■ Your goal:
Format the material below as a two-column CSV with the headers prompt_text and answer_text, giving one row for each thing it asks: the full wording in the first column and its answer in the second, each in one quoted field with line breaks turned into spaces. Leave the pictures out.

■ Material for this task:

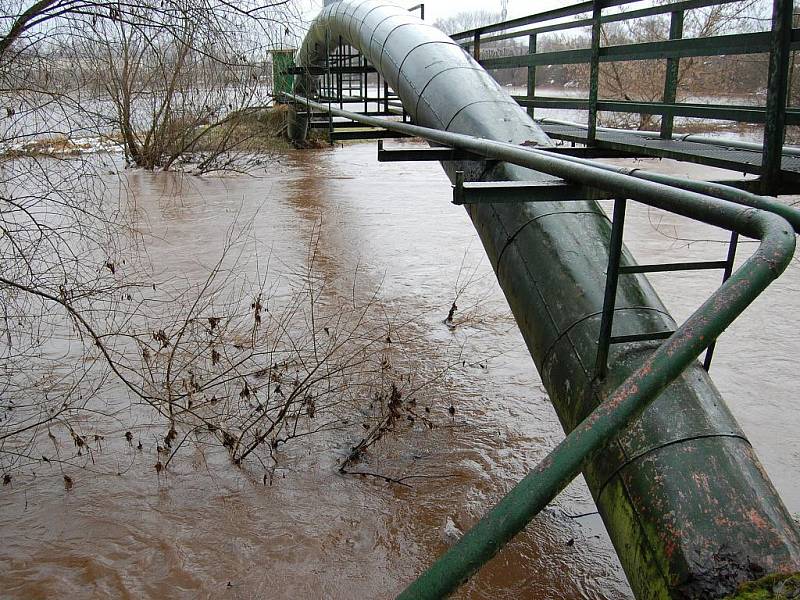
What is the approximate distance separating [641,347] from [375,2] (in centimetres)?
719

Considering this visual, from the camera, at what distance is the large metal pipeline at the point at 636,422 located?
2162 mm

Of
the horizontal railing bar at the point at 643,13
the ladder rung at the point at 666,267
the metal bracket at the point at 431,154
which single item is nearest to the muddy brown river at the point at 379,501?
the metal bracket at the point at 431,154

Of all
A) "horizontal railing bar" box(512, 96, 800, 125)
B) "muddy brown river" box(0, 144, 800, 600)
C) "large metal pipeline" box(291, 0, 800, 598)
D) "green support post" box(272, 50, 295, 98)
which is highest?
"green support post" box(272, 50, 295, 98)

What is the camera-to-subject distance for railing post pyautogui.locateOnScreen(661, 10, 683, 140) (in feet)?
15.4

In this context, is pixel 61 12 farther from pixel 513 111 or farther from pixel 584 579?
pixel 584 579

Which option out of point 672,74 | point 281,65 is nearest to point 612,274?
point 672,74

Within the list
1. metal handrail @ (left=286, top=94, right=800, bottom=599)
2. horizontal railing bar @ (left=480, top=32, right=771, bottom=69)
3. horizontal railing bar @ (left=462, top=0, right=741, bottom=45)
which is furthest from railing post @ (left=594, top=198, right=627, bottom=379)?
horizontal railing bar @ (left=462, top=0, right=741, bottom=45)

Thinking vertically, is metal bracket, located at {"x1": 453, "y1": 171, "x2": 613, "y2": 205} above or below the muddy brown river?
above

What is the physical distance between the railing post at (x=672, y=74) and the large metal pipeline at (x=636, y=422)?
0.91m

■ Solution for this task:
prompt_text,answer_text
"What is the approximate distance separating [641,347] from [375,2] (in centimetres)?","719"
"Considering this visual, from the camera, at what distance is the large metal pipeline at the point at 636,422 located?","2162 mm"
"Of the horizontal railing bar at the point at 643,13 the ladder rung at the point at 666,267 the metal bracket at the point at 431,154 which single item is nearest to the muddy brown river at the point at 379,501?","the metal bracket at the point at 431,154"
"Of all A) ""horizontal railing bar"" box(512, 96, 800, 125) B) ""muddy brown river"" box(0, 144, 800, 600) C) ""large metal pipeline"" box(291, 0, 800, 598) D) ""green support post"" box(272, 50, 295, 98) which is highest?","""green support post"" box(272, 50, 295, 98)"
"What is the camera-to-subject distance for railing post pyautogui.locateOnScreen(661, 10, 683, 140) (in feet)?","15.4"
"In this context, is pixel 61 12 farther from pixel 513 111 or farther from pixel 584 579?","pixel 584 579"
"Which option out of point 672,74 | point 281,65 is nearest to point 612,274?","point 672,74"
"Within the list 1. metal handrail @ (left=286, top=94, right=800, bottom=599) 2. horizontal railing bar @ (left=480, top=32, right=771, bottom=69) 3. horizontal railing bar @ (left=462, top=0, right=741, bottom=45) which is furthest from railing post @ (left=594, top=198, right=627, bottom=379)?","horizontal railing bar @ (left=462, top=0, right=741, bottom=45)"
"Thinking vertically, is metal bracket, located at {""x1"": 453, ""y1"": 171, ""x2"": 613, ""y2"": 205} above or below the muddy brown river?","above"
"What is the physical distance between the railing post at (x=672, y=74) and the large metal pipeline at (x=636, y=422)?","0.91m"